- [Set task]: Copy the lines of the listing below word for word, from the line holding "Going from closest" through the line holding "be placed by camera distance?", both included.
-- start Data supplied --
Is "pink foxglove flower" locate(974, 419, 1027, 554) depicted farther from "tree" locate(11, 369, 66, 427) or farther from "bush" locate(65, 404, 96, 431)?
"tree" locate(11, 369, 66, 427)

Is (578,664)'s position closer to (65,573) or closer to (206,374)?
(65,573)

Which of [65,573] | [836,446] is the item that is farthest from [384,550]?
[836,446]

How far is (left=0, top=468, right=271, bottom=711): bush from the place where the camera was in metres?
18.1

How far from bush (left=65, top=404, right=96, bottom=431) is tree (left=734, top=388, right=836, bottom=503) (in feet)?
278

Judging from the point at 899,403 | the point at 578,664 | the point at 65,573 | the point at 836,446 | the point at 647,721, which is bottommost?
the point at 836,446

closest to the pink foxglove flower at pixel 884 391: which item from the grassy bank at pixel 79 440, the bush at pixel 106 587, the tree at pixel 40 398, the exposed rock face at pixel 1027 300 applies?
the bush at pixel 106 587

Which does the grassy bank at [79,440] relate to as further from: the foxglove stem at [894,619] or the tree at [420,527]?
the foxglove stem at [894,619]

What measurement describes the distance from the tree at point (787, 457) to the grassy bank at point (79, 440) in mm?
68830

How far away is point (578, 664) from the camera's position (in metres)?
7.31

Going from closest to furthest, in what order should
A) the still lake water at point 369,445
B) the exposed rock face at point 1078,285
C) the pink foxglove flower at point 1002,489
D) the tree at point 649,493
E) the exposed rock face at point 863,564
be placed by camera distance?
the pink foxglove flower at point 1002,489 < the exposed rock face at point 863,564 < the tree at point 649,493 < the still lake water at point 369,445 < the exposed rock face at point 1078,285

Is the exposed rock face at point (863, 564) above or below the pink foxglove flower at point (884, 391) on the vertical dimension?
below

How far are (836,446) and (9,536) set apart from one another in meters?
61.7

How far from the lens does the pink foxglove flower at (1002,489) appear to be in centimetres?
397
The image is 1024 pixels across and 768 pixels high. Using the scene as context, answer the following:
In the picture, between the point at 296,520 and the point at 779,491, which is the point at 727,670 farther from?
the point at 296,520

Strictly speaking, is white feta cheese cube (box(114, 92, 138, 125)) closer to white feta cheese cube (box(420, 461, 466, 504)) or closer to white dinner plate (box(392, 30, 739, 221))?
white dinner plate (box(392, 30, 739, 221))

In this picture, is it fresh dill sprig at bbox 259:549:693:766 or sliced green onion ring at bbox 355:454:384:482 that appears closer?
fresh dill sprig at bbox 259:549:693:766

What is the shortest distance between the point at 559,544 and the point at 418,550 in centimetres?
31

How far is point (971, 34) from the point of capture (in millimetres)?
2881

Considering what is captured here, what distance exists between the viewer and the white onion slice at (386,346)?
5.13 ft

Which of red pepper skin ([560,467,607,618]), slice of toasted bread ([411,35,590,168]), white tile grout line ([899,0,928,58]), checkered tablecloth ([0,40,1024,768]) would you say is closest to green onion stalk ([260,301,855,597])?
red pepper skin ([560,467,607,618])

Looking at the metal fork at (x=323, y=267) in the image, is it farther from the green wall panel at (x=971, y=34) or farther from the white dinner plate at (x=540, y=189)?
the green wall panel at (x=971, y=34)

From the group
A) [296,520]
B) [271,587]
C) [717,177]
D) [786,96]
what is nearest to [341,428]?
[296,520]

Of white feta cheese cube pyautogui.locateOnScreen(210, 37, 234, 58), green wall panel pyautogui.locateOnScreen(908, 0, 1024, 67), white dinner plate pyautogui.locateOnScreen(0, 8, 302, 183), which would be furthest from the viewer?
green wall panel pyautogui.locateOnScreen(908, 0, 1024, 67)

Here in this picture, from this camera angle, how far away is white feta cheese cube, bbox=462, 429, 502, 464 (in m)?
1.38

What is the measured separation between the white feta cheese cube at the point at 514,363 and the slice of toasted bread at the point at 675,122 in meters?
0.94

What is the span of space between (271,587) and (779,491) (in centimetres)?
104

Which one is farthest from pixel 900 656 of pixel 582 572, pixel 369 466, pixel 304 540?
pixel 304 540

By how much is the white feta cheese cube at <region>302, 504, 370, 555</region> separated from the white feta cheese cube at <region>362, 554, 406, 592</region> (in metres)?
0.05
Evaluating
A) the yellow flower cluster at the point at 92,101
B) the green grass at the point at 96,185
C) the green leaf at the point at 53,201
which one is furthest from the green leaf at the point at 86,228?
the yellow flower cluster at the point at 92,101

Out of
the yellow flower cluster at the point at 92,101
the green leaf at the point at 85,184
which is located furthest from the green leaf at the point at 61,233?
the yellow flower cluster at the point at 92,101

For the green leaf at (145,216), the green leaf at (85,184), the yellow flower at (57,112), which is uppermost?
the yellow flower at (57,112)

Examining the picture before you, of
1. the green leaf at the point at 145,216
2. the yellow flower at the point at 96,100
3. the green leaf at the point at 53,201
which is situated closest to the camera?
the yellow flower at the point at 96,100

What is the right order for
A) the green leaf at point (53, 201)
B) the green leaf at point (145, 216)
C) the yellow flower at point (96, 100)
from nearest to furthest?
-- end Data supplied --
- [Expected answer]:
Going from closest to furthest, in what order should
A) the still lake water at point 369,445
B) the exposed rock face at point 1078,285
C) the pink foxglove flower at point 1002,489
D) the tree at point 649,493
E) the exposed rock face at point 863,564
be placed by camera distance?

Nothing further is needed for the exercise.